Comment 12 Daniel Glazman 2010-05-10 01:19:09 PDT
(In reply to comment #11)

> Yeah, I think the current patch uglifies the tokenizer too much, and as a result will be minusing it.  I think what Cedric is suggesting will keep the tokenizer side much cleaner.

Aaaaah :-) I missed hyatt's r- ;-)

BTW, this bug is the last outstanding bug on the CSS 3 Namespaces radar blocking the move to PR. See

  http://disruptive-innovations.com/zoo/csswg/NAMESPACES_IMP_REPORT/
Comment 13 Alexey Proskuryakov 2010-05-10 09:56:36 PDT
>   http://disruptive-innovations.com/zoo/csswg/NAMESPACES_IMP_REPORT/

What do the green "fail" boxes in Safari column mean? I can't find it explained on this page.
Comment 14 Daniel Glazman 2010-05-10 10:43:36 PDT
(In reply to comment #13)
> >   http://disruptive-innovations.com/zoo/csswg/NAMESPACES_IMP_REPORT/
> 
> What do the green "fail" boxes in Safari column mean? I can't find it explained on this page.

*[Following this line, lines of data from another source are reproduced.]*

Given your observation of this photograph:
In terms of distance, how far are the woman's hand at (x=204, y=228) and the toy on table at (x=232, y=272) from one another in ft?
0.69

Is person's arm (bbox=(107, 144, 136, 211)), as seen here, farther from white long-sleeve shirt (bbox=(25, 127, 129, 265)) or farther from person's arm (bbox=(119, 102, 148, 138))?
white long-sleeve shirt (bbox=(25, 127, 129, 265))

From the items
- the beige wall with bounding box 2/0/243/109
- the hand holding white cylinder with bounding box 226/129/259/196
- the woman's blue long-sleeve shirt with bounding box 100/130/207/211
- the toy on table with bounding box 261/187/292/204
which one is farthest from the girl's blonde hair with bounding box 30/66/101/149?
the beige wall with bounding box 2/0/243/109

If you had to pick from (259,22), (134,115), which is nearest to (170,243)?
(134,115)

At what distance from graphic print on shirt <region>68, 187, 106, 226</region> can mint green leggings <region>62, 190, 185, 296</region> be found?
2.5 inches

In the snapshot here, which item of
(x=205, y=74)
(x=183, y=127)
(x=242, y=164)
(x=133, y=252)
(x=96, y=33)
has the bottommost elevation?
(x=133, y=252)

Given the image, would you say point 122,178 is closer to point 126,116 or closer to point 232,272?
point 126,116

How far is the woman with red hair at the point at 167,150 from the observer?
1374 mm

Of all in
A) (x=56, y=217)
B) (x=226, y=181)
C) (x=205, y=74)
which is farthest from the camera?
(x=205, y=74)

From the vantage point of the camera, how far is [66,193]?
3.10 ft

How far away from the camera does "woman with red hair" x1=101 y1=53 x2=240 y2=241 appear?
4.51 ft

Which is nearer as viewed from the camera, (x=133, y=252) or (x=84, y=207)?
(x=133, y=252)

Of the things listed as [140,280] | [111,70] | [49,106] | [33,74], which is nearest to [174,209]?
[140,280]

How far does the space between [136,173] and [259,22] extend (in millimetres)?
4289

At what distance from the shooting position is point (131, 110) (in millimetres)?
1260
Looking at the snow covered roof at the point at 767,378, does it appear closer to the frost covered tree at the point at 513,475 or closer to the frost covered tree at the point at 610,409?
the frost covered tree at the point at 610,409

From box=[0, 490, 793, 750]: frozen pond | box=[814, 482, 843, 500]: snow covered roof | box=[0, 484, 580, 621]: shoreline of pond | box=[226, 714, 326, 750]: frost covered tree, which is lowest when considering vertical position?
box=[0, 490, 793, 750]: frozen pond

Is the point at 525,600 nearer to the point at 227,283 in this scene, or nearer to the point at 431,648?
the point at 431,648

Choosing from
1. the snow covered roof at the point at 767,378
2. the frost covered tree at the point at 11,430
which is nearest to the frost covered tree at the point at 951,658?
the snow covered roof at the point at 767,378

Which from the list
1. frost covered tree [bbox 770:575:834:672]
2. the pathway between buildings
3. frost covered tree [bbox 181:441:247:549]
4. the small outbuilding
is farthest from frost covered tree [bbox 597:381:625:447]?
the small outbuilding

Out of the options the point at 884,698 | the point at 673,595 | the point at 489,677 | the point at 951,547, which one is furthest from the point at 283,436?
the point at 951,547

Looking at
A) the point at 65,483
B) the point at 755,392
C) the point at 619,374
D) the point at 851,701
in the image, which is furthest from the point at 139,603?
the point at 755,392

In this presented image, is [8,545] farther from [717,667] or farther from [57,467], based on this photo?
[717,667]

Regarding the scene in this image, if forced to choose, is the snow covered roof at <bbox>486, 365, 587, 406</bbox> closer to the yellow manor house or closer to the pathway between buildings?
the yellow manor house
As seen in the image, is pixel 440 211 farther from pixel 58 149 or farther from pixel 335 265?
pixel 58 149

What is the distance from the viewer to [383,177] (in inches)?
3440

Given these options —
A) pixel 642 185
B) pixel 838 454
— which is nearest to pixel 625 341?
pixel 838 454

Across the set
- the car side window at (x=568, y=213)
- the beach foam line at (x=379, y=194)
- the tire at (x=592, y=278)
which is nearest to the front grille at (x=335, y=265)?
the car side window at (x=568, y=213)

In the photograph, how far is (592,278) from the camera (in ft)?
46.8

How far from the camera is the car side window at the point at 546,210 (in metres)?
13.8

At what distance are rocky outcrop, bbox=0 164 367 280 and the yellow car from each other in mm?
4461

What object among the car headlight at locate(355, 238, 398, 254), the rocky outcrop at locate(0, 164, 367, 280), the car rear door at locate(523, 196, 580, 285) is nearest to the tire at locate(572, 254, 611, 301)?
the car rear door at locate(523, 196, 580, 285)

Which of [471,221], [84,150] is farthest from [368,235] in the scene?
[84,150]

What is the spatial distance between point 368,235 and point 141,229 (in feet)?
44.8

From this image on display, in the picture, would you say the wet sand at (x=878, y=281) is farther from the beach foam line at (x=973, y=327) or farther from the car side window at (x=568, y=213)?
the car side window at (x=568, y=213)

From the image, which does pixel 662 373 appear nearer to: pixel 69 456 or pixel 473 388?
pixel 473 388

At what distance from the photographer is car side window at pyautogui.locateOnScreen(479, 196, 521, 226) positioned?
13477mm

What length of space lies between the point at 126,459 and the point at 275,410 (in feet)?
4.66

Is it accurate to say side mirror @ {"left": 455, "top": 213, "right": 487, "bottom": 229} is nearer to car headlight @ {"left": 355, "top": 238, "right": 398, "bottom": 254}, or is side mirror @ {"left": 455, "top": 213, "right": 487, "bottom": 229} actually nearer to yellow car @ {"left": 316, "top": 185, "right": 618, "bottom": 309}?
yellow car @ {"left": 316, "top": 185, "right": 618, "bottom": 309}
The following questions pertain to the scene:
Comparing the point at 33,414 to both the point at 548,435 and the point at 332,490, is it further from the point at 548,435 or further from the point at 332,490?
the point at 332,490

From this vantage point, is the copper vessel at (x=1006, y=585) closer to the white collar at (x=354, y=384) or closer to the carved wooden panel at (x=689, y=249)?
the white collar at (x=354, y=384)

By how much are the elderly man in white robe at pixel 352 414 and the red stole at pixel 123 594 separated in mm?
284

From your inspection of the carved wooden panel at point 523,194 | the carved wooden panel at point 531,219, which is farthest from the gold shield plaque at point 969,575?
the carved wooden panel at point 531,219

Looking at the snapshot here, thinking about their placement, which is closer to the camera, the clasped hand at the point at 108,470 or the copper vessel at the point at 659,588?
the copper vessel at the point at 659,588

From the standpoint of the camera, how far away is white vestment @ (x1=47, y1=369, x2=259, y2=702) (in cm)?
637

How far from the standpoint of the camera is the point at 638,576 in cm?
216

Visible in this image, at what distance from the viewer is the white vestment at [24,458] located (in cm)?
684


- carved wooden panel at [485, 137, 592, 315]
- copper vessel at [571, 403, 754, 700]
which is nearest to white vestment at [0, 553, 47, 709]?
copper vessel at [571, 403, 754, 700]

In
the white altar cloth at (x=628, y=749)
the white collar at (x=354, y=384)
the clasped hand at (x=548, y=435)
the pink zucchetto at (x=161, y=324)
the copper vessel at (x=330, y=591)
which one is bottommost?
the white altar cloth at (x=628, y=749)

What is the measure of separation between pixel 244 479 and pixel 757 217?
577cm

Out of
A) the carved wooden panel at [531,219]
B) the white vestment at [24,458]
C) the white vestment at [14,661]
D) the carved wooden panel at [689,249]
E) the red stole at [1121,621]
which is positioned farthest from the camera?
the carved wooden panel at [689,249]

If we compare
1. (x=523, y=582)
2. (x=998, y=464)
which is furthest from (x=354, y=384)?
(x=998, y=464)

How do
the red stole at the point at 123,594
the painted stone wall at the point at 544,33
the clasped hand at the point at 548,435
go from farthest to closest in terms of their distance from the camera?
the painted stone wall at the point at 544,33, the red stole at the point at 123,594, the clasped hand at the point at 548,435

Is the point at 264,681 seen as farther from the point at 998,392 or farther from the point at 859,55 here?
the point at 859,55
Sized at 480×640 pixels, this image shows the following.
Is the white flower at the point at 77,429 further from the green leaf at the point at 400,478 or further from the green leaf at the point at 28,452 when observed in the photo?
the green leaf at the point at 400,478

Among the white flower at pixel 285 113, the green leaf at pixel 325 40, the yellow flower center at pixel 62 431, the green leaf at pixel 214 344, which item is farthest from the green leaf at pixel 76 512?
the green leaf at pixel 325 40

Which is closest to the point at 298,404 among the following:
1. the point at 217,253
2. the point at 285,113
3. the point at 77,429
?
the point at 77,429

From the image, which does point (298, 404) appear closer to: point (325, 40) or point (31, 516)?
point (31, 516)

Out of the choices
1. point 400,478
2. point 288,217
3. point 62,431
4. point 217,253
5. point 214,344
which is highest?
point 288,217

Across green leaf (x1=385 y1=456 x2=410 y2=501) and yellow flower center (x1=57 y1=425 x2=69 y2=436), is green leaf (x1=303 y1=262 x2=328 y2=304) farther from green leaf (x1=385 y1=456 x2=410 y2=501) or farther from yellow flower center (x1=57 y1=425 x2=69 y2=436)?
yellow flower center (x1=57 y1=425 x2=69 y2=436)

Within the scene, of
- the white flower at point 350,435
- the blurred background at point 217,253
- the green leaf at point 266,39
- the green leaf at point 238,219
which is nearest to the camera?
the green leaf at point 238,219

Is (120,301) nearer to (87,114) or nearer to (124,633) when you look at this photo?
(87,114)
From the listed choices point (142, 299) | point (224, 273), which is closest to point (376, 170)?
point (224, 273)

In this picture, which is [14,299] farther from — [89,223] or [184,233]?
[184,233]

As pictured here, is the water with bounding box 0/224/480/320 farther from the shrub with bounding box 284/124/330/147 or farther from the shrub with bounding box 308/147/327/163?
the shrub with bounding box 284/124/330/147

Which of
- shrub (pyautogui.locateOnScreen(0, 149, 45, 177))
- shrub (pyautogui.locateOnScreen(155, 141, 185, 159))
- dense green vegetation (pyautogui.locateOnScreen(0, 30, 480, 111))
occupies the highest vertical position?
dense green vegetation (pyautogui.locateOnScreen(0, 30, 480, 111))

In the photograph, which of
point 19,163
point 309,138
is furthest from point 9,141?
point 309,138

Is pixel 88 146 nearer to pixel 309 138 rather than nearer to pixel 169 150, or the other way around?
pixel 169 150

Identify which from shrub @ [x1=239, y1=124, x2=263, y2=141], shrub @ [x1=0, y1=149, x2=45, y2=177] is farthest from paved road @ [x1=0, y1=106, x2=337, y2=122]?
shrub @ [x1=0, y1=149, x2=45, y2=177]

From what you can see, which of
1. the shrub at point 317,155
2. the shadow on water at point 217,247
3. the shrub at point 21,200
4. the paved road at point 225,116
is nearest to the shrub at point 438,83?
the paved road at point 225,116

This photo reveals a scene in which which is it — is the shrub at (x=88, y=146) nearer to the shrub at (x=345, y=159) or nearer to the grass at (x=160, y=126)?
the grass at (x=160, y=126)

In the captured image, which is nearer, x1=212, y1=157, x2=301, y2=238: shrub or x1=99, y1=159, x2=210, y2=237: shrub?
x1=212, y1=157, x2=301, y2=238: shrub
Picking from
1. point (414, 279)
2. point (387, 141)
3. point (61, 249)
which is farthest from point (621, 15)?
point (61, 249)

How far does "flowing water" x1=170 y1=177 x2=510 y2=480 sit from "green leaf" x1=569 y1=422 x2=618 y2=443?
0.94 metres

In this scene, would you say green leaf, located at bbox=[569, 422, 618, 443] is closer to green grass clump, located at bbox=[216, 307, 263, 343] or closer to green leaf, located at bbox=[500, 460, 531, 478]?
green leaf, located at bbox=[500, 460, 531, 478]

D'oh. Thanks for the heads up, I updated the classes on the table cells
but forgot the prose. Fixed now.
Comment 15 Alexey Proskuryakov 2011-02-21 15:51:21 PST
See also: bug 54838.
Comment 16 Ahmad Saleem 2022-07-23 09:07:25 PDT
Safari pass all tests in CSS Namespace - https://wpt.fyi/results/css/css-namespaces?label=master&label=experimental&aligned&q=namespace

Is anything further needed here? Thanks!

Safari even pass on Comment 03.
Comment 17 Brent Fulgham 2022-07-23 10:32:27 PDT
This was probably fixed with the CSS Parser import, @Antti, can you confirm and close?
Comment 18 Ryosuke Niwa 2022-07-23 12:44:50 PDT
Most certainly fixed by the new CSS parser.